Open sharlagelfand opened 3 years ago
Just looking into this a bit. Seems like 1000 is likely our absolutely cutoff (videos below), it performs pretty decently and does well in small multiples, at least the ones I tried! 500 - 750 perform even better, so just depends on tradeoff of choppiness vs more of the data. I think taking the video itself made this even choppier - it does do better when no one's watching :)
library(dplyr)
library(ggplot2)
library(datamations)
diamonds_no_y <- diamonds %>%
select(-y)
nrow(diamonds_no_y)
# [1] 53940
# Way too much!
# 2000 is too choppy
diamonds_sample_2000 <- diamonds_no_y %>%
sample_n(2000)
"diamonds_sample_2000 %>% group_by(cut) %>% summarise(mean = mean(price))" %>%
datamation_sanddance()
# 1000 seems decent (and is a nice round number)

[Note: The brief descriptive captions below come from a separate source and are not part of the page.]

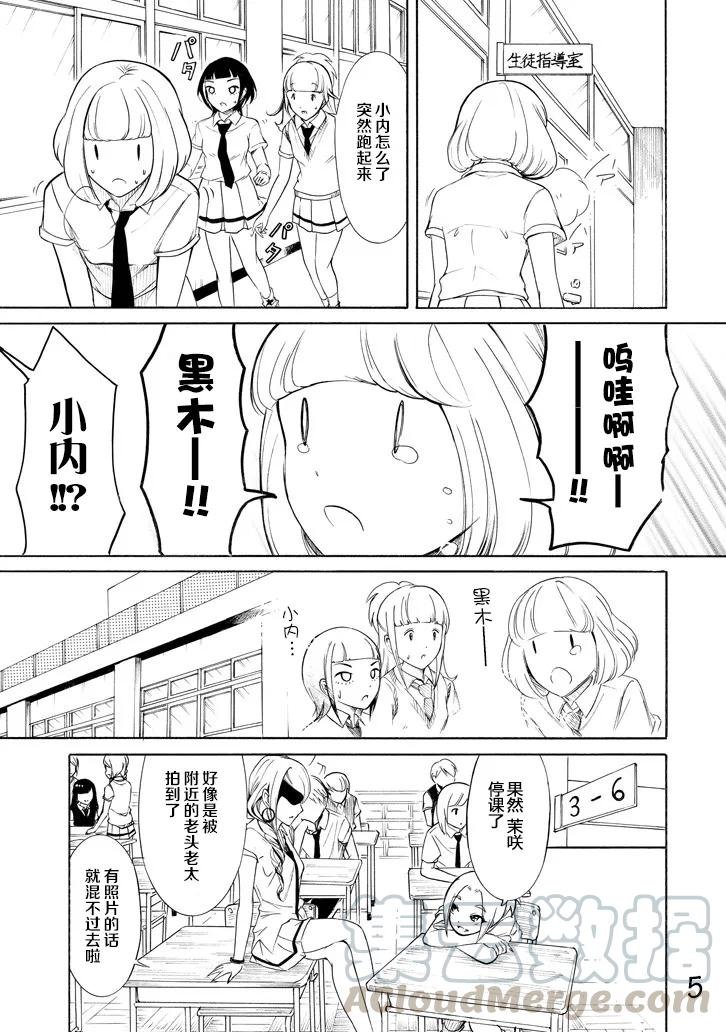 丧157 不受欢迎兮在反省啦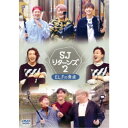 SUPER JUNIOR リターンズ2 -E.L.Fの食卓- 【DVD】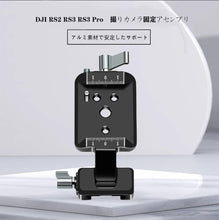 画像をギャラリービューアに読み込む, Digitalfoto DJI RS 2/RS 3/RS3 PRO用 堅牢なポートレートマウントソリューション 縦型カメラマウント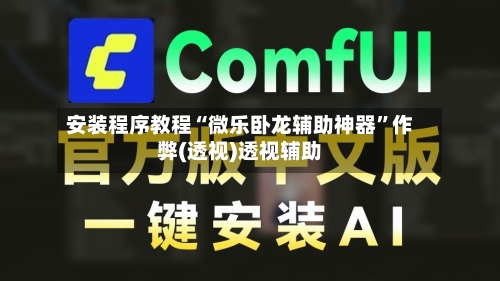 安装程序教程“微乐卧龙辅助神器”作弊(透视)透视辅助-第1张图片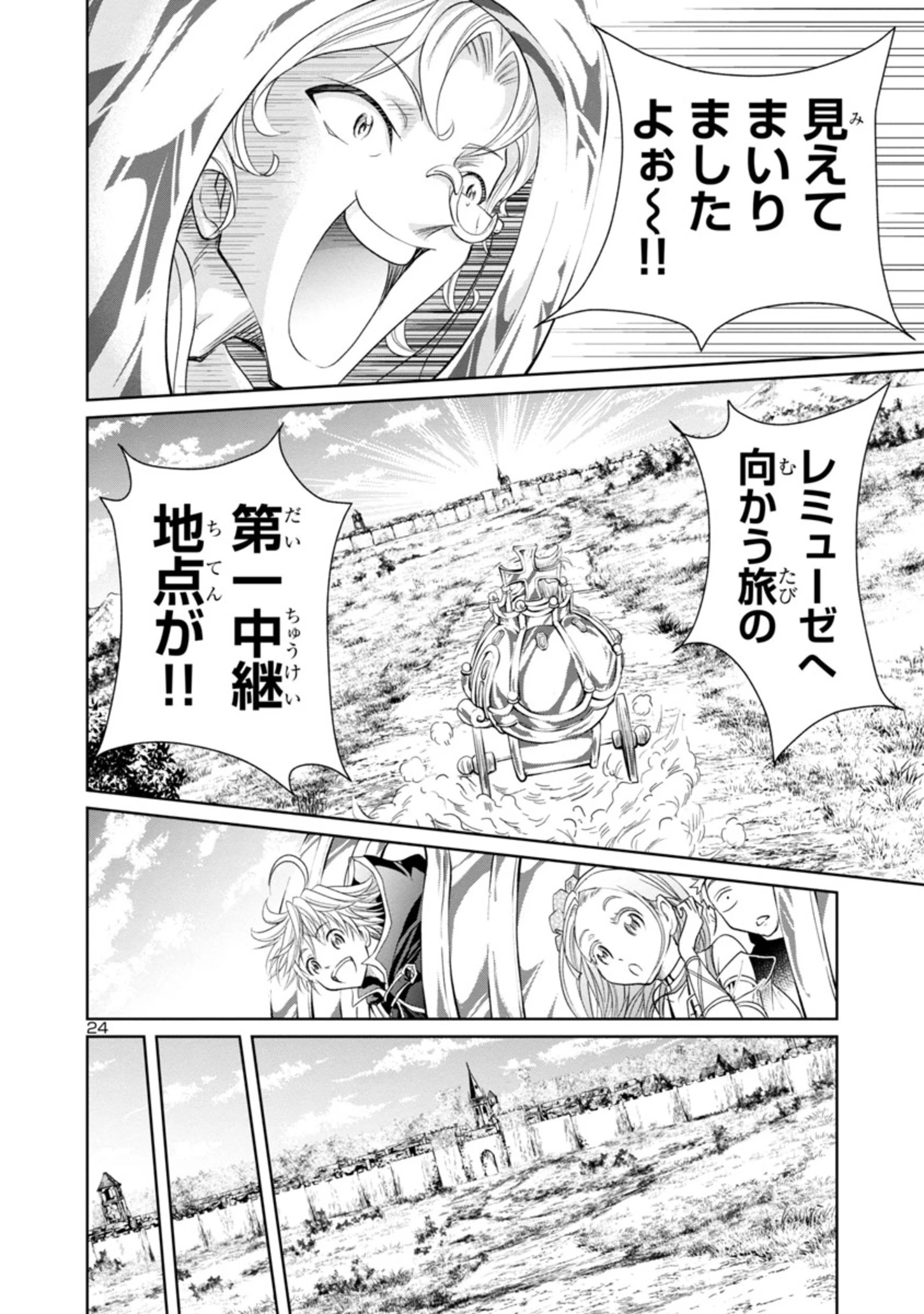 百魔の主 異世界で魔王チートは最強かもしれません 第10話 - 24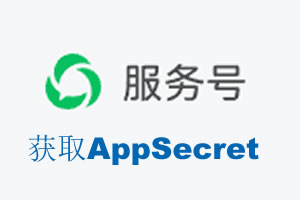 大连市|如何获取微信服务号AppSecret公众号AppSecret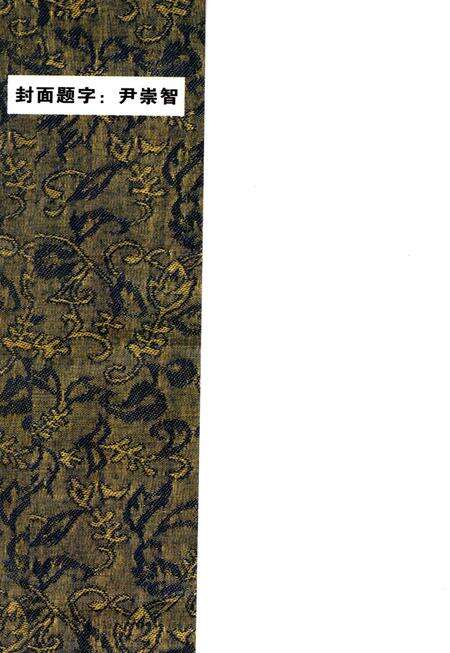 鲁山县全志（清·乾隆八年）.pdf电子版_河南省志预览图1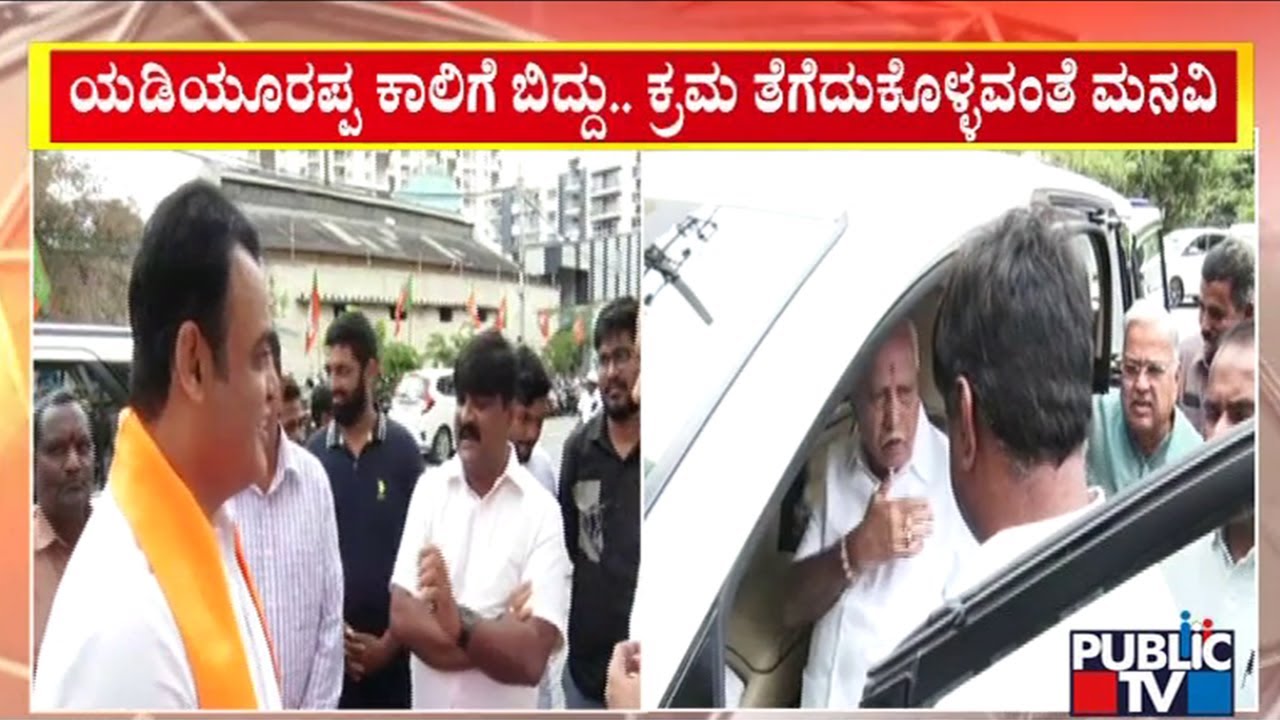 Thammesh Gowda Expresses Anger Against Munendra Kumar In Front Of Ashwath Narayan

diamonds_sample_1000 <- diamonds_no_y %>%
sample_n(1000)
"diamonds_sample_1000 %>% group_by(cut) %>% summarise(mean = mean(price))" %>%
datamation_sanddance()
"diamonds_sample_1000 %>% group_by(cut, color, clarity) %>% summarise(mean = mean(price))" %>%
datamation_sanddance()
# 750 and 500 perform really well otherwise
diamonds_sample_750 <- diamonds_no_y %>%
sample_n(750)
"diamonds_sample_750 %>% group_by(cut) %>% summarise(mean = mean(price))" %>%
datamation_sanddance()
"diamonds_sample_750 %>% group_by(cut, color, clarity) %>% summarise(mean = mean(price))" %>%
datamation_sanddance()
Some links on sampling in this issue: https://github.com/tidyverse/dplyr/issues/549
As per #50, we can't quite handle 3000 points - so we should warn people to downsample (and if they don't, downsample ourselves with a warning).
I'll do some experimenting to see what the cutoff for downsampling is first.